Additionally, Fremont County Assessor Tara Berg said the overall assessed valuation jumped to $1.016 billion from the previous amount of $990 million, adding revenue derived from property taxes.
"The oil sales were up; that's what helped it," Berg said about the increase.
This year's approval from commissioners came with warnings about difficult times projected in the following year or two due to questions about PILT funding and an expected drop in assessed valuation with lower natural gas prices.
Concerning PILT funding, commission vice chairman Pat Hickerson said it "seems quite clear it's going to be very difficult for governments to get it."
County Treasurer Scott Harnsberger remained optimistic about the federal funding after a conference call with state and federal officials recently.
"I don't know that we're going to be down on PILT next year," Harnsberger said, noting decreases in other federal funding sources likely ensuring the revenue stream.
The commission's proposed budget included an assumption of $1 million in PILT funding that remained questionable at the 11th hour, drawing criticism from some on the board.
"That's not a good way to do budgets," commissioner Travis Becker said.
Becker said he prefers in future budgets "not accounting for it as operational costs." He proposed using the money for infrastructure or other capital projects "because of the uncertainty with it."
5 percent target
Commissioners earlier this year in the budget planning process asked their department managers to propose a 5 percent decrease in their spending, but the requested cut did not make it into the final plan with the anticipation of PILT.

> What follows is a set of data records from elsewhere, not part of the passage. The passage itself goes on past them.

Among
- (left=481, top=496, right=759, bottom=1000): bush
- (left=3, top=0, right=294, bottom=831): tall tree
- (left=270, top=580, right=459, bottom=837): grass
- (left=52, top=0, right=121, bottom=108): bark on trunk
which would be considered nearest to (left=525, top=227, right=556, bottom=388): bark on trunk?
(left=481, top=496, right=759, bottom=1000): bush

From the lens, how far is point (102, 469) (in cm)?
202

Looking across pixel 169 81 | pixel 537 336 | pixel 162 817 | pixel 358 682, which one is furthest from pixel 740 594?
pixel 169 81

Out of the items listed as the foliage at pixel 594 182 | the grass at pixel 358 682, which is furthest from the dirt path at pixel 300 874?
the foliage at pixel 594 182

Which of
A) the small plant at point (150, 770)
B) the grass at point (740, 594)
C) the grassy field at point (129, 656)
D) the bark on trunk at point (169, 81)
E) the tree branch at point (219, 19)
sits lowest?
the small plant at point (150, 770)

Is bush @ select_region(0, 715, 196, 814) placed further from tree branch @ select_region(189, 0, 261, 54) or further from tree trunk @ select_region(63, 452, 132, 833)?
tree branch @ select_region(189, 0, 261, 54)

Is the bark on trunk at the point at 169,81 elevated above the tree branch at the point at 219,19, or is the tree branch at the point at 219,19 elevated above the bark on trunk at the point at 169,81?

Becker said the 5 percent decrease "next year more than likely will not be an exercise. It will be a reality."
"It's a pretty good exercise" in efficiency and evaluation of spending, Hickerson said. "That's part of our job, to make sure our county government runs that way."
Harnsberger warned the effect of cutting 5 percent will be a decrease in services to citizens. Commissioners can tell department leaders not to cut services, "and that's just not going to happen," he said.
"That's true, but it'd be up to each elected official," Becker said. "If they feel it's in their interest to cut a service, then that's their priority."
Commissioners indicated a desire to continue budget talks with department heads in preparation for next year's spending plan.
"There's a lot of 800-pound gorillas out there that are eating our lunch," Becker said about spending growth in areas including the employee health insurance plan.
Hickerson expressed dismay about the health insurance plan. "I'm a little disappointed where we ended up this year because I don't think we made any progress making it fairer to the employees" with the county continuing to pay 90 percent of the costs, he said.
"We provide a large portion of insurance for the whole family," Hickerson said, noting some companies do not provide health insurance for their employees. "It's really a budget buster."
Commissioners decided to ease proposed cuts to some social services groups and the Riverton Regional Airport. After hearing concerns from Riverton public services director and airport manager Bill Urbigkit about a proposed 50 percent cut, commissioners decided to provide 95 percent of the requested amount.
Commissioners cut spending on most social services programs by 5 percent, but they decided to commit the fully requested amounts for programs asking for $10,000 or less.
Commission Dennis Christensen made the suggestion, noting the 5 percent cut for those nine budgets that include some senior citizen centers would save the county less than $2,500.
Commissioner Keja Whiteman did not attend due to an injury, while board chairman Doug Thompson was absent because of a commitment with another government meeting.